Use a line item subset to:
- Re-use existing line items in other modules and avoid duplication of those line items. See Line Item Subsets for details of how to create and use line item subsets.
- Use a line item subset as a dimension on a module. You can then use a COLLECT function to pull in data values from the source modules to which the original line items belong and avoid unnecessary data duplication. See the COLLECT page for details of how to do this with examples.
When you create a numbered list, each list item is assigned a unique, system-generated ID number — the item's display name is optional. Numbered lists allow you to avoid data sparsity in your models. Sparsity occurs when data cells that will always remain empty appear in your modules. These empty cells increase the size of your model. For example, a common use case that can generate sparsity is a module that tracks Product Sales by Sales Rep by Customer. Most Sales Reps will sell more than one Product to more than one Customer, but it is very unlikely that any single Sales Rep will sell all Products to all Customers. Many cells will always be empty — those that sit at the possible unused intersections of Product Sales/Sales Rep/Customer.

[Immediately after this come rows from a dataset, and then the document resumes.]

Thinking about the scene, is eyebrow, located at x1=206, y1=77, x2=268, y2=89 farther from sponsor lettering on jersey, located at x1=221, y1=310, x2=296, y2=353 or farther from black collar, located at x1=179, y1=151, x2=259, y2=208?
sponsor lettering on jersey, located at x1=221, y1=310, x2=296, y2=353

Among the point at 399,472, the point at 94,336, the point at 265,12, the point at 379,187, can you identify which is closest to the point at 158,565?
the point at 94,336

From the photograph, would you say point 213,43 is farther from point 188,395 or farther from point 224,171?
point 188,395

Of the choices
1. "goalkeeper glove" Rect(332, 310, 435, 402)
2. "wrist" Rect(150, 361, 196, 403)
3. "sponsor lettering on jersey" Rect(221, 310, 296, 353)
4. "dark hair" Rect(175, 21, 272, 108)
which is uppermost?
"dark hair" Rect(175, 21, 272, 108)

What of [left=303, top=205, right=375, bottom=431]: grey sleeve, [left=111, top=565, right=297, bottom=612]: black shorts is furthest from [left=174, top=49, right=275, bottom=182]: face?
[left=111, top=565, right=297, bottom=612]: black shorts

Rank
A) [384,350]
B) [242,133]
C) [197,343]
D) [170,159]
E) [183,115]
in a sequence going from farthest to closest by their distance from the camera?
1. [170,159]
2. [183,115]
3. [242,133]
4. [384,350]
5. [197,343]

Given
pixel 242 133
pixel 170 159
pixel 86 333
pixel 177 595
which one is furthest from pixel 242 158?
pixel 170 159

You can use numbered list to prevent this data-sparsity overhead — you can represent only those intersections that you know will hold data and will be valid combinations. A numbered list enables you to ensure that your module's line items realize only the valid data combinations.
Using numbered lists to prevent sparsity works by representing in a hierarchical structure only the valid combinations — those that carry a value — of what would have been intersections of multiple dimensions. This is one strategy to limit dimensions when adding modules and building out your model. Managing dimensionality to limit dimensions and preserving data-density is a key part of creating efficient models:
- When deciding which modules you need in a model, try to design your data modules to respect a natural dimensionality, in that they are used to express the intrinsic relationships between data-sets. For example, cost-center data and employee data.

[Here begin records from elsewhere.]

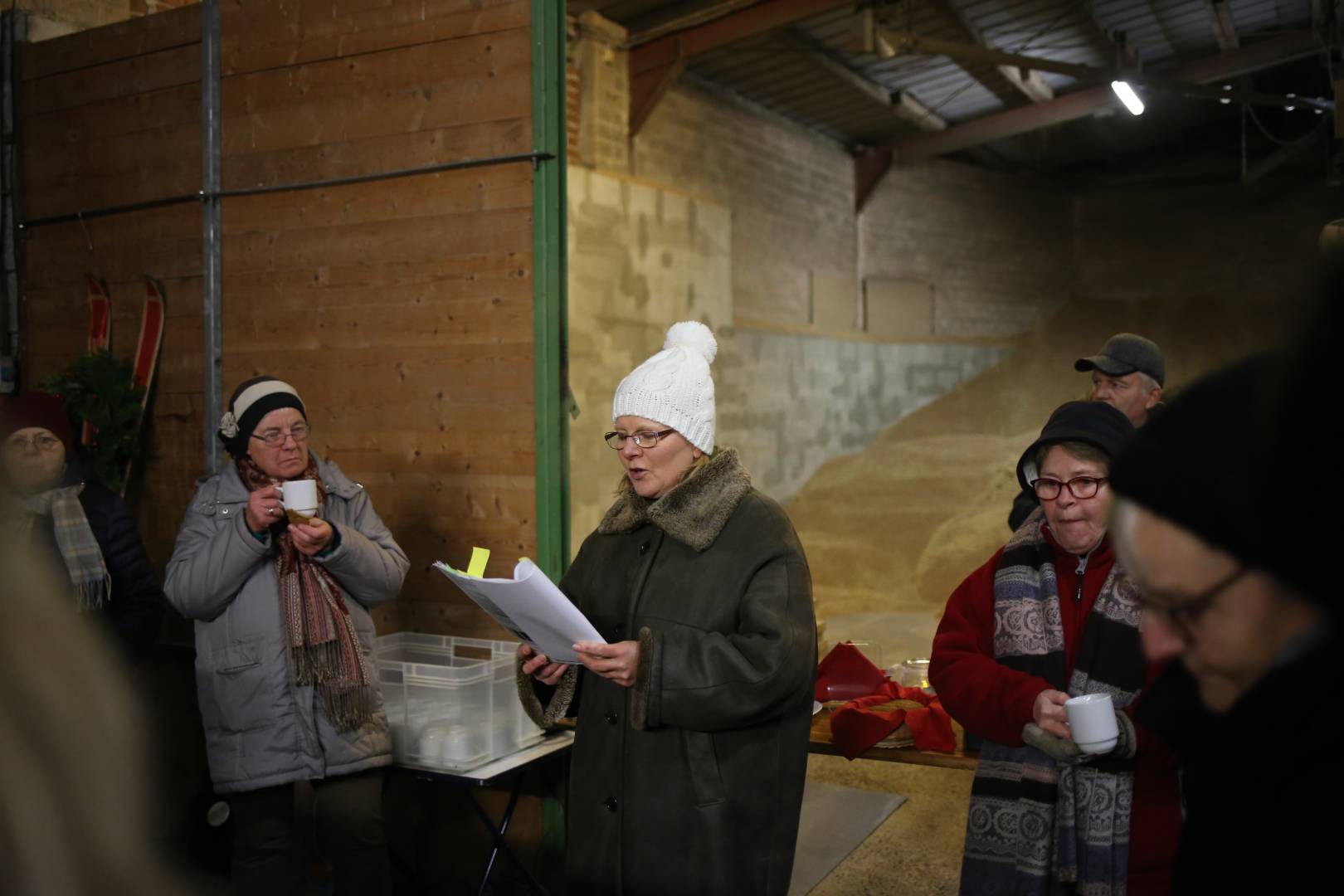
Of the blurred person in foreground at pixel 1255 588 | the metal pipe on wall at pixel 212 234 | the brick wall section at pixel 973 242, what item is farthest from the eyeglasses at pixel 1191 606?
the brick wall section at pixel 973 242

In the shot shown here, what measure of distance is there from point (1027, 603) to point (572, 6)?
7.15 metres

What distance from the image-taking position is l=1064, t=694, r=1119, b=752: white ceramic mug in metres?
1.77

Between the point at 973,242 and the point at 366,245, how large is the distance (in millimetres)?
11362

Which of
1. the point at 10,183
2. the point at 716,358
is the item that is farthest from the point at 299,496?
the point at 716,358

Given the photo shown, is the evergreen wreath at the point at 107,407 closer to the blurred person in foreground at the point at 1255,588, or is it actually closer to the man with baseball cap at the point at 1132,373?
the man with baseball cap at the point at 1132,373

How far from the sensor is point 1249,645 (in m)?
0.76

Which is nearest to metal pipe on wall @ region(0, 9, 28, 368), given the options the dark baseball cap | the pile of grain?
the dark baseball cap

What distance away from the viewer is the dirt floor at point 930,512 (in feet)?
14.2

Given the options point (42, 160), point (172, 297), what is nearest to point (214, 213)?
point (172, 297)

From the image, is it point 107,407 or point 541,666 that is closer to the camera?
point 541,666

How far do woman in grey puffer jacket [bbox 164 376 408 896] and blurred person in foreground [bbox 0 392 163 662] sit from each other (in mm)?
497

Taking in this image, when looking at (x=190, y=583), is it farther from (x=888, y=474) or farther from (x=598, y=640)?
(x=888, y=474)

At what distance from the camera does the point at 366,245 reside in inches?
152

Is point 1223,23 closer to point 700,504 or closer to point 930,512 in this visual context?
point 930,512
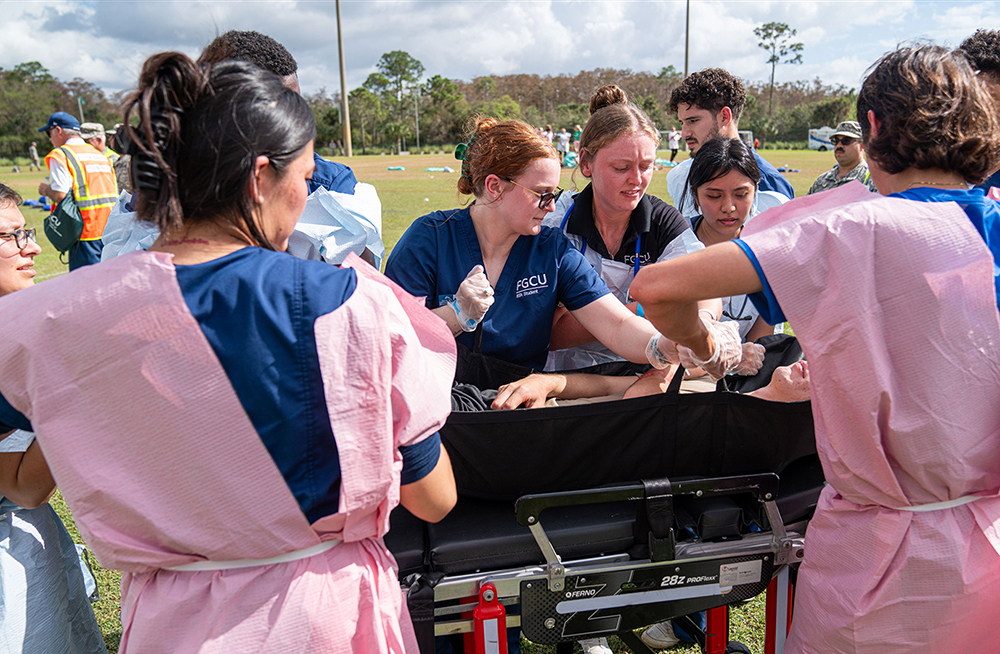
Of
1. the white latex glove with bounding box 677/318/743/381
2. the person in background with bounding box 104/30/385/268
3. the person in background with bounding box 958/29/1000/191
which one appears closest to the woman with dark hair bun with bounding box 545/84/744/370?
the white latex glove with bounding box 677/318/743/381

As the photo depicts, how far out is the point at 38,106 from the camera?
55312 millimetres

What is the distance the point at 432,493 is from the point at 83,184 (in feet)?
23.1

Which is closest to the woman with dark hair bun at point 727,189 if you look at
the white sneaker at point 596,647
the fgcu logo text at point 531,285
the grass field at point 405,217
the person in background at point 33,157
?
the grass field at point 405,217

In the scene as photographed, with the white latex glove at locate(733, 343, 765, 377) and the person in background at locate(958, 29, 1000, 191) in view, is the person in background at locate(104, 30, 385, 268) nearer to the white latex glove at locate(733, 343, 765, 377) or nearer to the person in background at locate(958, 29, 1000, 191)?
the white latex glove at locate(733, 343, 765, 377)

- If you find you are having to use more than five dimensions in a module, it is worth reviewing the purpose of the module and asking if your really need two separate modules instead.
- Design modules to serve a general role within an overall model structure and to serve data management:
- Source modules, by carrying relatively few dimensions, can be kept data-dense and avoid sparsity.
- Results modules can calculate specific outcomes tailored to specific purposes and based on data gathered from source modules.
- Data management across a model's lifecycle can all be done at the level of the baseline data-source modules and data updates to baseline data are immediately propagated through to results modules.
The SUM aggregation function and the LOOKUP function are designed to facilitate this modeling approach, because you can use them to pull and aggregate data from data-dense source modules into results modules. See the SUM and LOOKUP pages for details of how to use these functions with examples.
You can check the relative footprint of modules in a model at Settings > Modules. Under Cell Count, you can read-off each module's size:
To identify where modules have the most significant impact on model size, export the module. To do this, go to Settings > Modules and export to Excel. Once exported, you can sort from highest to lowest on cell count.